Assassination Classroom (c) Matsui Yūsei
by Ratu Obeng (id: 1658345)
Yang menggerus lantai berbahan dasar marmer sepanjang lorong berasal dari alas sepatu dua pemuda. Pelan. Sedikit lebih pelan dari langkah kaki biasa, karena mereka tengah berbincang-bincang.
"Jadi, Asano,"
...atau lebih terlihat seperti perbincangan satu arah. Karena yang disebut namanya lebih sibuk memerhatikan sesuatu di tangan—sebuah majalah mode terus disisir per halaman seakan tidak ada visual berhasil memuaskan mata. Masih ada dua jilid terkepit di balik salah satu ketiak, hendak menjadi incaran selanjutnya untuk dicicip seksama.
"Aku sudah cukup bicara denganmu, Takebayashi."
Direspon dingin, si kacamata mencoba lagi meski sedikit memaksa, "T-tapi aku serius. Aku butuh jawabanmu... aku sudah... terlalu lama menunggu!" dan suaranya semakin lama terdengar ragu.
Namun pirang stroberi kembali diam. Memutuskan mengendap temporer dalam bacaan. Sepertinya kakinya sudah hafal setiap seluk-beluk area yang dilewati sehingga tidak takut tersesat apalagi tertabrak.
"Aku paham kalau kau tidak merasa nyaman. Karena aku sekarang murid kelas E..."
Berjuang melangkah selambat siput di sebelah siswa berpengaruh Kunugigaoka, yang berkacamata mulai lelah meminta atensi. Lebih baik bermonolog saja, dengar atau tidak didengar. Dia merasa harus menyampaikan isi perasaannya yang suda tertimbun lama, kalau memang setahun dua bulan empat hari merupakan rentang yang terbilang lama.

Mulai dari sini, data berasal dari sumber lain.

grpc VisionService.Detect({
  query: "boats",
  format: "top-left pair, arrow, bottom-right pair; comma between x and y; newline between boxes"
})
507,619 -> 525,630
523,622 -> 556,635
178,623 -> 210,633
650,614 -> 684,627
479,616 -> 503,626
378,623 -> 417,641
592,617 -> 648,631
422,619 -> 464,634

"...tapi kau tahu, Asano. Aku... perasaanku ini... sungguh-sungguh,"
Geming. Hening. Takebayashi seperti sedang bicara dengan tembok yang kebetulan bisa bernapas.
"Asano! Tolong!"
"Kecilkan suaramu."
Respon itupun didapat karena mereka baru saja memasuki stadion pustaka, dengan bahasa populer; perpustakaan. Sungguh ironis melihat jumlah minim para murid berseragam yang berkunjung di luar jadwal ujian semester mingguan.
Mengambil posisi jauh dari titik keramaian, Asano menarik kursi. Duduk. Dan tenggelam lagi dalam fokusnya sedari tadi.
"Kalau kau tidak mau bicara, aku akan pulang."
Bukan berarti menyerah. Takebayashi tahu dia akan datang kembali keesokan hari, sekedar mengganggu sang lipan muda ketika jam pulang sekolah atau mencegatnya di gerbang utama sebelum kelas dimulai. Menjadi bagian kelas end sangat merepotkan karena sama artinya dengan dua puluh menit berlari tanpa henti ke puncak gunung.
Baru mau membuka mulut untuk pamit, bias lensa kacamata menangkap telapak tangan Asano menggebrak keras majalah di hadapannya. Keunguan itu berkilat tajam seakan mampu mencabik raga. Sekilas menakutkan.
"Jika ada konsol yang sudah kau incar sejak lama. Apa yang kau lakukan?"
"Apa maksud...mu?" kerut alis Takebayashi harus sirna karena mendapati pandangan kian menusuk, "T-tentu saja aku akan berjuang menabung. Lalu membelinya."
"Tidak menyerah? Misalnya mencari konsol yang lebih mudah didapat?"
"Kalau memang ingin, aku pasti mengincarnya sampai dapat."
Pandangan Asano turun beberapa level diiringi senyum puas. Mengintai sejenak model sampul majalah, seorang gadis berambut pirang berhias tiara berbalut gaun putih mewah. Tidak ada yang aneh juga, Asano memang sejak dulu tertarik dengan dunia fashion.
"Kalau konsol itu jatuh ke dalam lumpur. Kau akan membuangnya? Mencari pengganti? Membeli baru?"
Takebayashi sejenak berpikir atas jejal pertanyaan yang mendesak. Tapi kepalanya tidak berani mengangguk. Justru sebaliknya.
"Kau hilang percaya diri sekarang karena ada di kelas E? Karena jatuh ke dalam lumpur?"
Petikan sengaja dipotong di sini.